> **Work task**:
Searching the material below, find each line that includes the word "observado", and copy it.

> **Supplied data**:
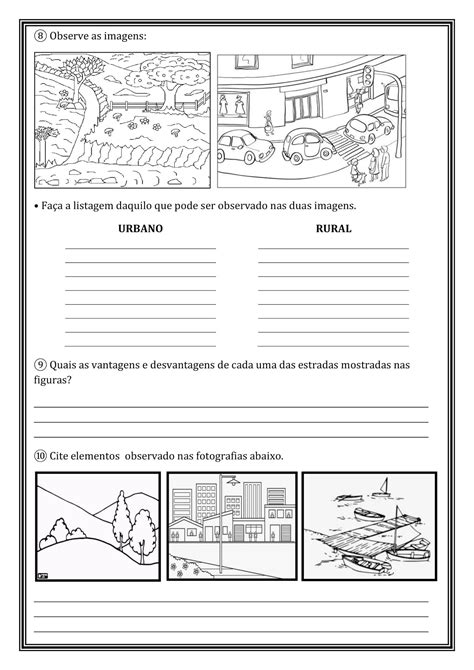 ⑧ Observe as imagens:

• Faça a listagem daquilo que pode ser observado nas duas imagens.

URBANO

RURAL

⑨ Quais as vantagens e desvantagens de cada uma das estradas mostradas nas figuras?

⑩ Cite elementos observado nas fotografias abaixo.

> **Reply to the exercise**:
• Faça a listagem daquilo que pode ser observado nas duas imagens.
⑩ Cite elementos observado nas fotografias abaixo.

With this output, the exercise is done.